Seemingly satisfied with my explanation, he turned back around, and began fiddling with his mug of hot chocolate again.
Earlier he'd removed his jacket, then the two pairs of gloves he'd been wearing, and finally, an oversized and ratty looking sweatshirt, all of which looked as if he'd just dug them out of a dumpster... which he probably had!
Underneath these he wore a faded gray tee shirt and a pair of patched up blue jeans, so worn in front that they appeared almost threadbare.
"So, tell me a little about yourself." I began.
"You tell me a little about ‘your' self!" He replied, eyes twinkling.
"Fair enough." I replied. ‘After all, turn about was fair play.' Clearing my throat I began. "I'm forty-one years old, a Design Engineer for Dow... which means I use a computer and draw a lot of fancy pictures for a living, and I live alone... sort of, if you don't count my Scottish Terrier Thumper and-."
"Thumper?" He exclaimed, not letting me finish. "That's a rabbits name, not a dogs!" The way he said it, you'd have sworn I'd violated some sacred law.
"I know. Sad isn't it. Rabbit or not though, that's his name, and if you've ever seen him, you'd understand. When he gets excited he doesn't wag his tail from side to side like a normal dog, he ‘thumps' it up and down, like a club... get it, Thumper?"
"You're dog sure sounds weird." He laughed, rocking back in his booth. He had just brought his knees up to hug them, when Nancy appeared at the end of our table with our food in hand. At her appearance, he set up straight.

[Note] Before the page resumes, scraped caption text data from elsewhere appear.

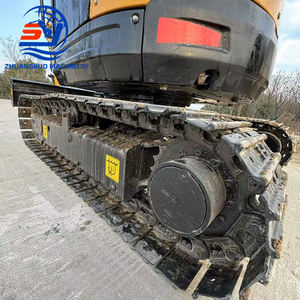 รถขุดตีนตะขาบ SY35U มือสองราคาประหยัด - Product Image 5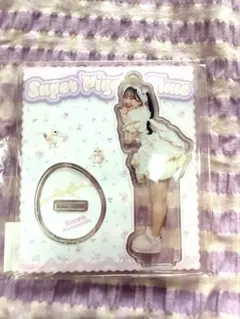 松本かれん　生誕記念　アクスタ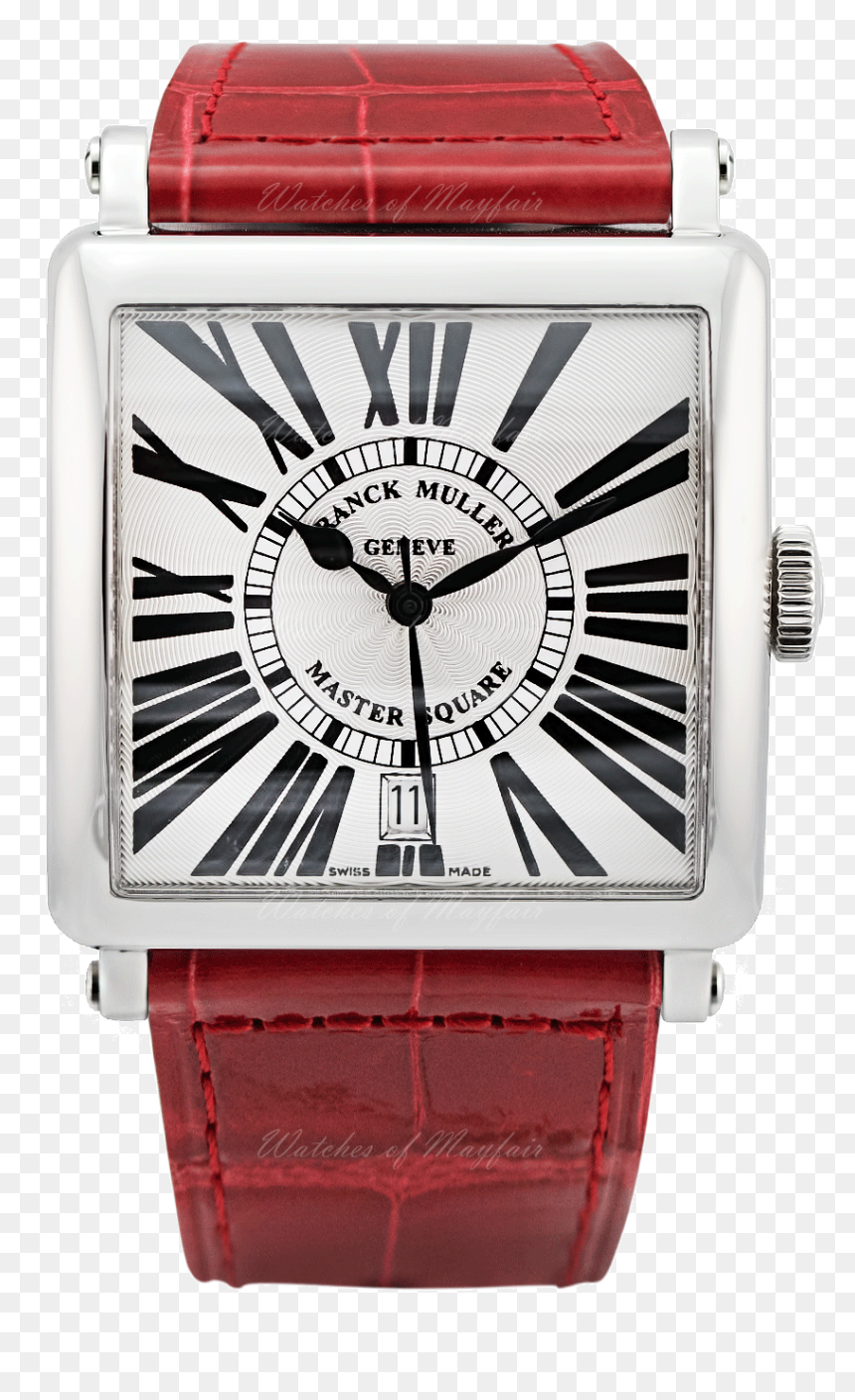 Franck Muller Master Square, HD Png Download - puar png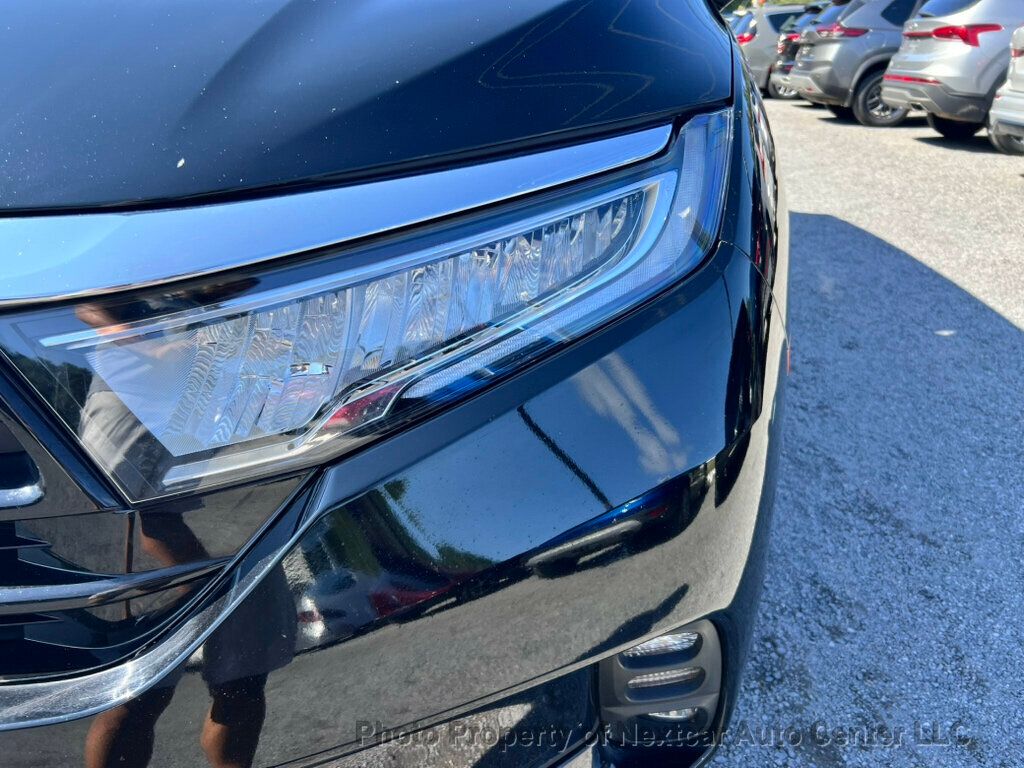 2024 Honda Odyssey EX-L photo 8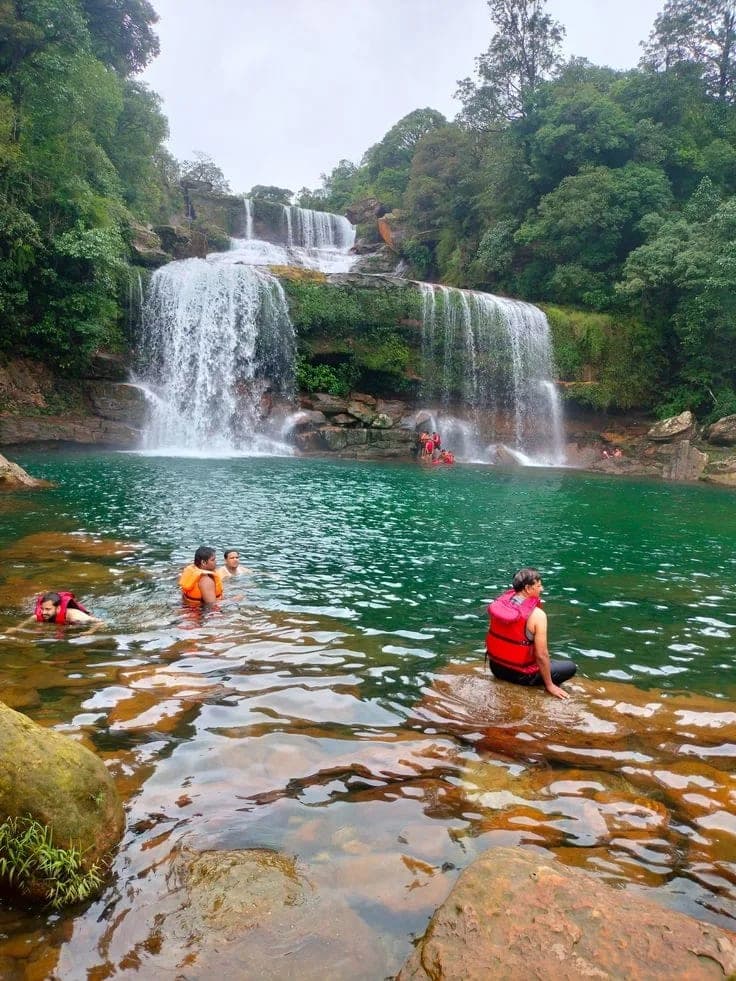 Mystical Meghalaya Tour Package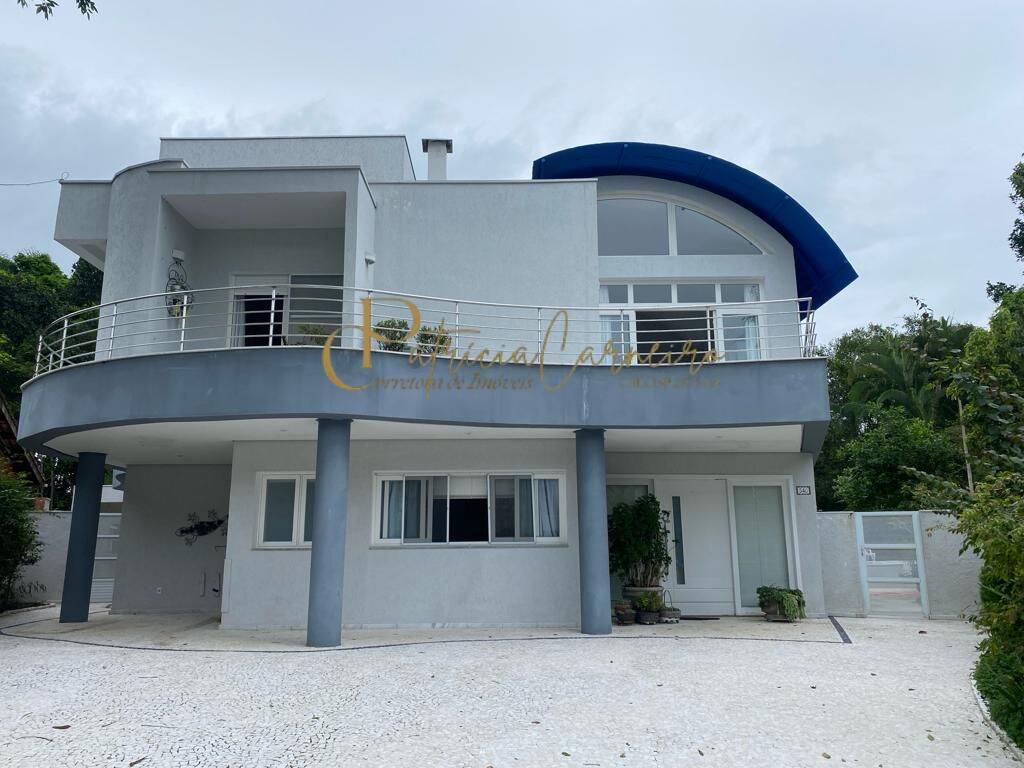 Casa, 5 quartos, 374 m² - Foto 1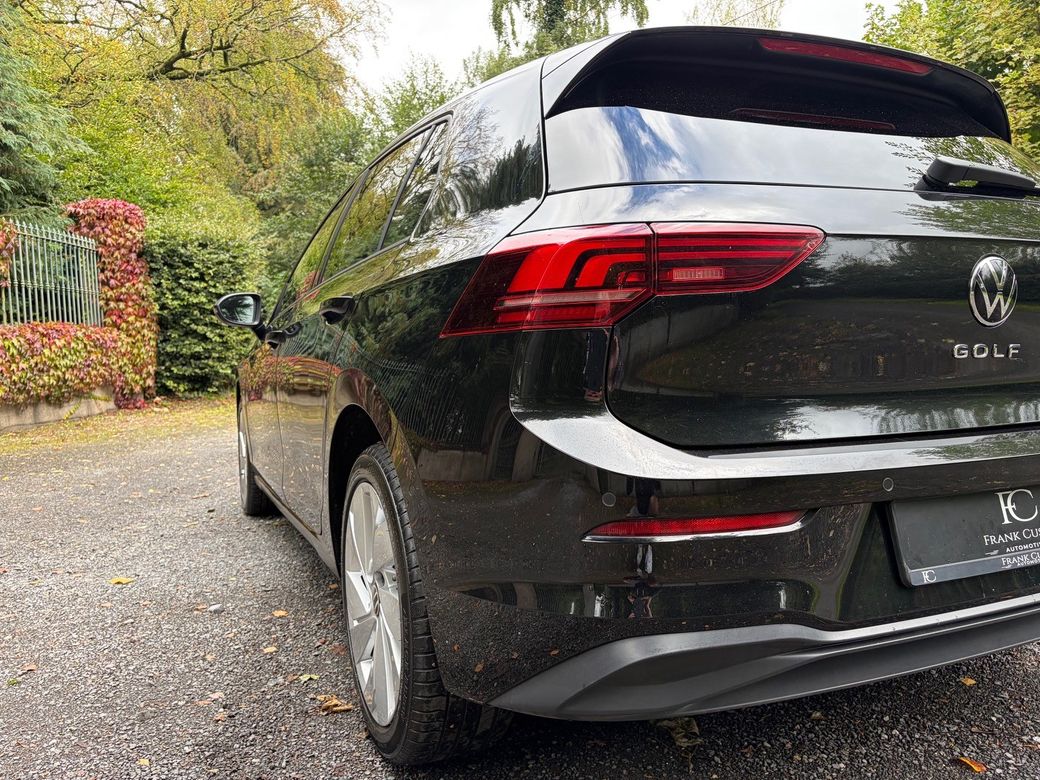 2026 Volkswagen Golf
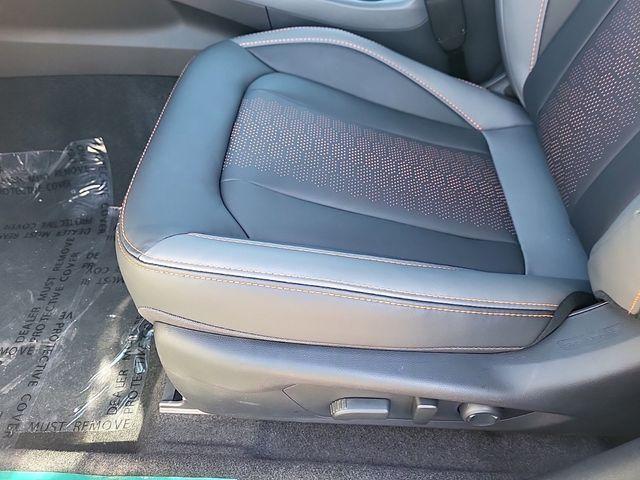new 2025 Subaru Crosstrek car, priced at $33,800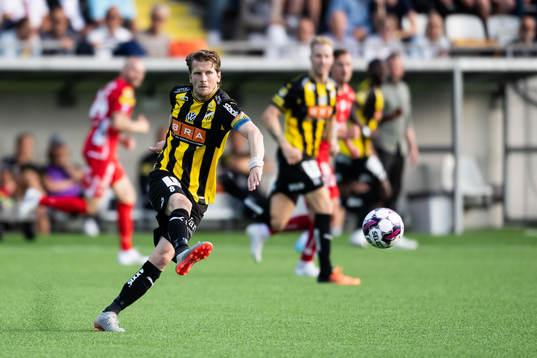 Häckens Erik Friberg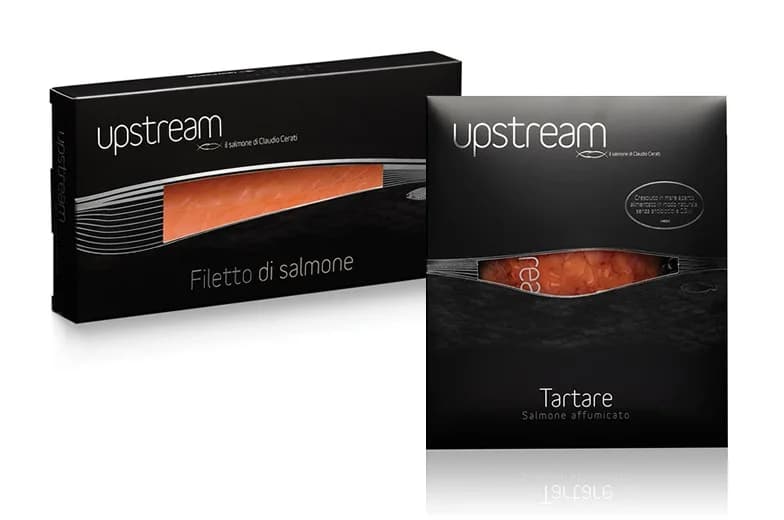 Tartare di salmone e Filetto di salmone: due gusti di una stessa bontà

Watching him watch her, his eyes fixated on each plate, each condiment, each sure motion of her hands, was almost comical... in the saddest sort of way. Here wasn't some long lost nephew, or cousin of mine—-not that I had any to begin with—-but a thirteen-year-old child, that had, up until a few minutes ago, been starving and freezing to death out on the streets of New York City. Looking at him in this light, and seeing the life and laughter reflected in his eyes right now, made me want to forget that.